Posted: 3 January 2013 in Reviews

Here’s the latest free web supplement for Stars Without Number from Sine Nomine Publications: Scavenger Fleets, unusually long for a Mandate Archive file at 12 pages (albeit the last one is an advert for Other Dust, SNP’s post-apocalyptic RPG, but I don’t begrudge that).

The opening section explains the origin of the scavenger fleets, in those tramp freighters and small warships who escaped into space when the Mandate collapsed, and perforce did unpleasant things to get the supplies and spare parts they needed to keep going. Over time, they banded together into great nomadic fleets, larger than the surviving planetary navies; but recently, as planets move back into space, their trade partners are less and less reliant on them – unless they take action to ensure continued "partnership".

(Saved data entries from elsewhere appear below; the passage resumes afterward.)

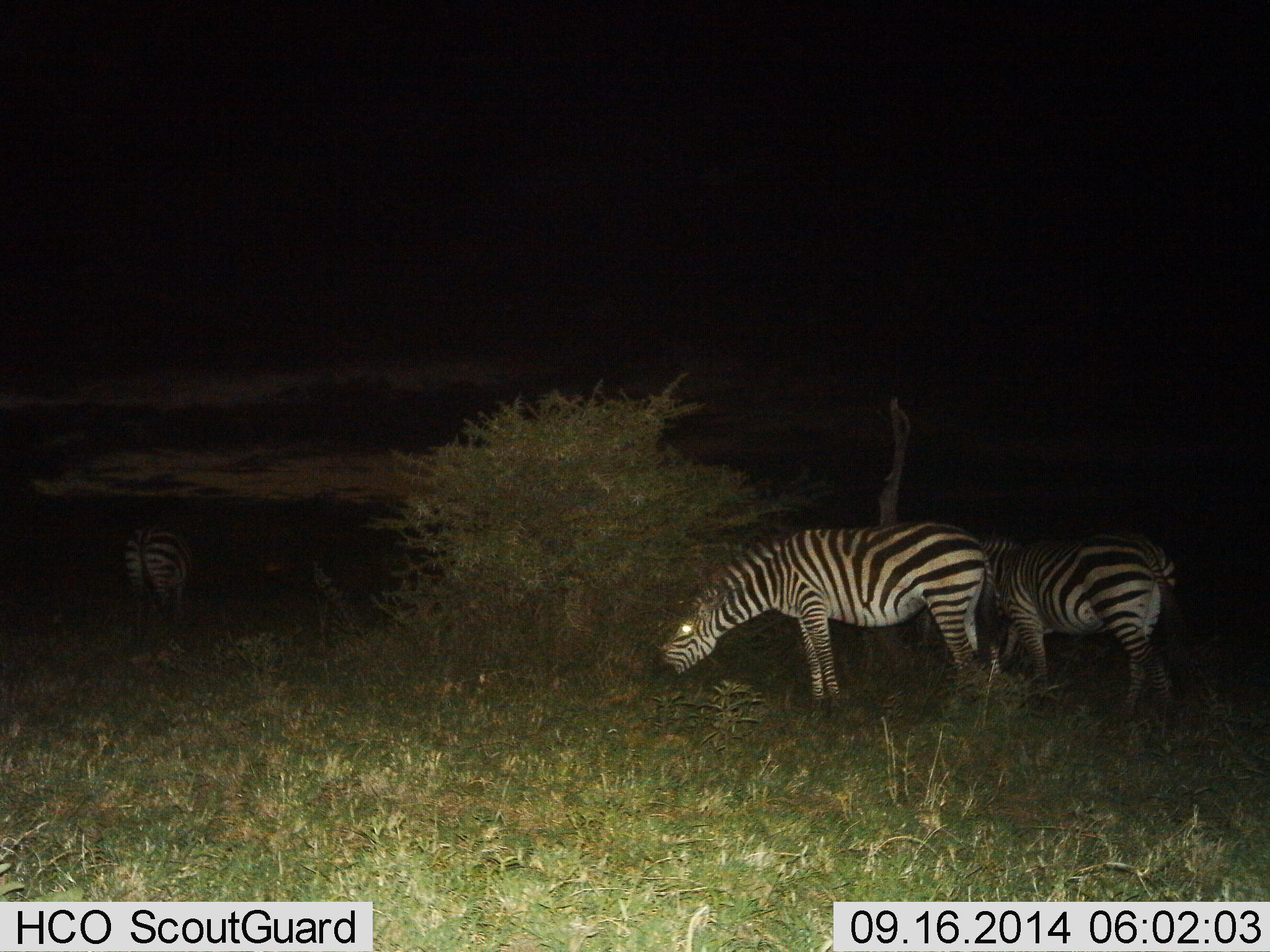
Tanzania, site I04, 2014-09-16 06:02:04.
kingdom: Animalia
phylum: Chordata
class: Mammalia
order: Perissodactyla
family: Equidae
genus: Equus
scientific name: Equus quagga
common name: plains zebra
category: zebra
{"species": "zebra (plains zebra) (Equus quagga)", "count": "3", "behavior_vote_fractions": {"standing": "30%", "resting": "0%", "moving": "10%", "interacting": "0%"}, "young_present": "0%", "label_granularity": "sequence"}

This moves on into a discussion of the social structures of the various scavenger fleets, driven by their needs for supplies, technical skills, and mutual trust; as often as not, this results in a quasi-military structure serving mercantile ambitions, and simple, pitiless laws. Every "scavver" is expected to trade to the best of his abilities, and his social standing in the fleet is largely based on this; but he has few belongings – if it can’t fit in the allocated storage space, it’s not his any more.

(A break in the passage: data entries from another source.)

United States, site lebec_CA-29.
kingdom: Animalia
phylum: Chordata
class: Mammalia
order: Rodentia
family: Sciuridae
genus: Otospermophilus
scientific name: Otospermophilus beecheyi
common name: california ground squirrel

There’s a capsule summary of the typical scavenger fleet; a slow, fragile core, defended by any armed vessels, and a wing of small, agile scout ships. There’s a sidebar listing suitable numbers and types of ships, and a statement of how and why the fleets react to hostilities.

Next come the random generation tables one expects in a Sine Nomine product; the fleet’s origins, what it needs, what it will offer in exchange, its most notable cultural trait, and recent problems. After that are four sample fleets, new hulls and fittings for scavenger starships, and statblocks for four stock ships – a scout, colony ship, factory ship and cruiser.

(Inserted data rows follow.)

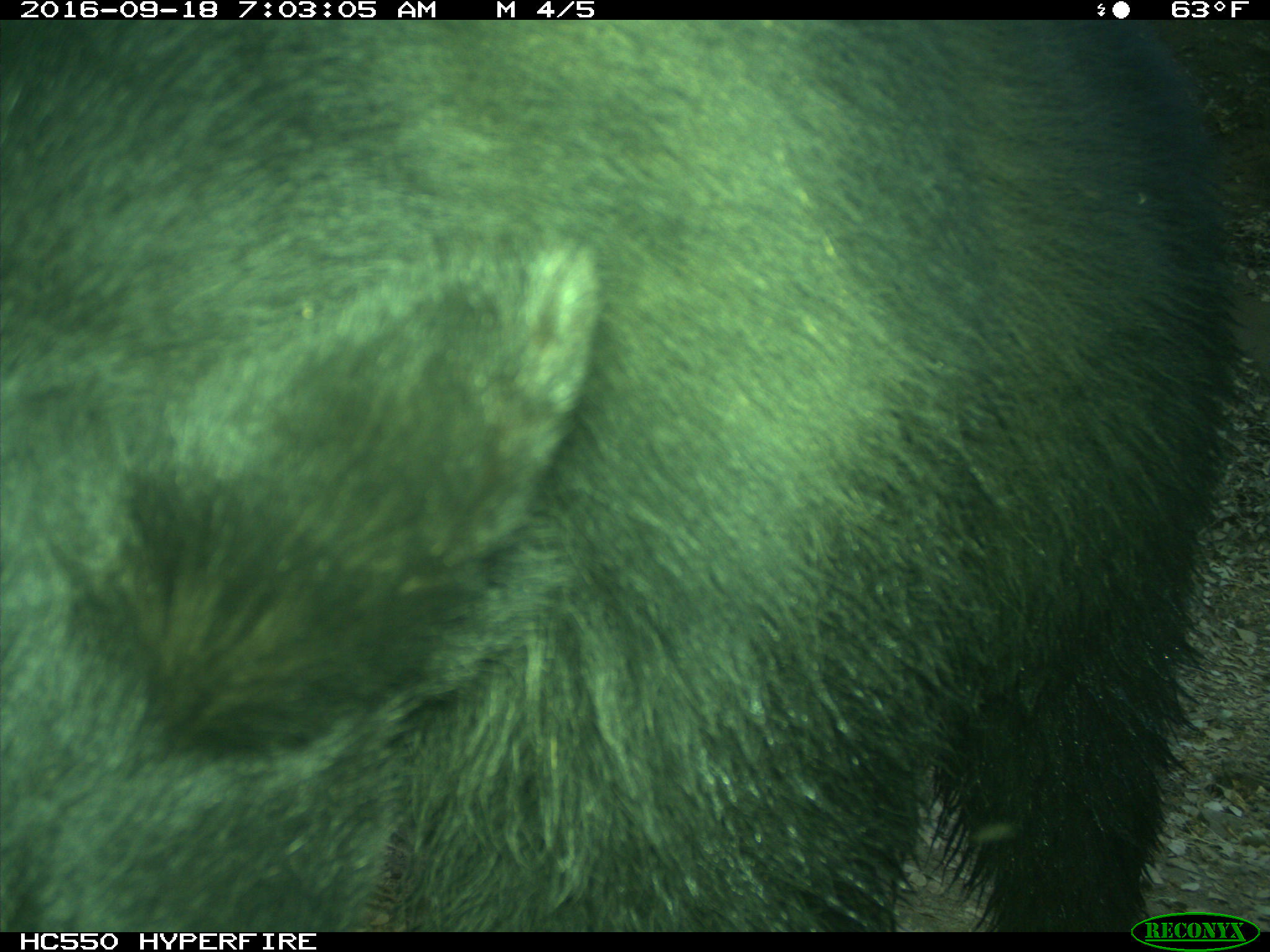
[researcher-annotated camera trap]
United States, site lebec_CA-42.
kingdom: Animalia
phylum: Chordata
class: Mammalia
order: Carnivora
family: Ursidae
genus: Ursus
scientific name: Ursus americanus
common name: american black bear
Ursus americanus (american black bear).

Concise and well-thought out as ever from this author. I could see myself having great fun with a game where the party is the crew of a scavver scout. I think that this could also be done without a map, if Fleet Command tells the ship where to go next, so they don’t need the open choice implied by a map.

Thinking to literature and TV, the culture described reminds me of the trader ships in CJ Cherryh’s Merchanter’s Luck, while the sample fleet the Howlers of the Dark shares some features with the Reavers of Firefly. I could also see a situation where a scavver fleet evolved into the hereditary naval families of Elizabeth Moon’s Serrano Legacy series.

Overall Rating: 5 out of 5. I’m already thinking about how to introduce a scavver fleet into the next space game I run.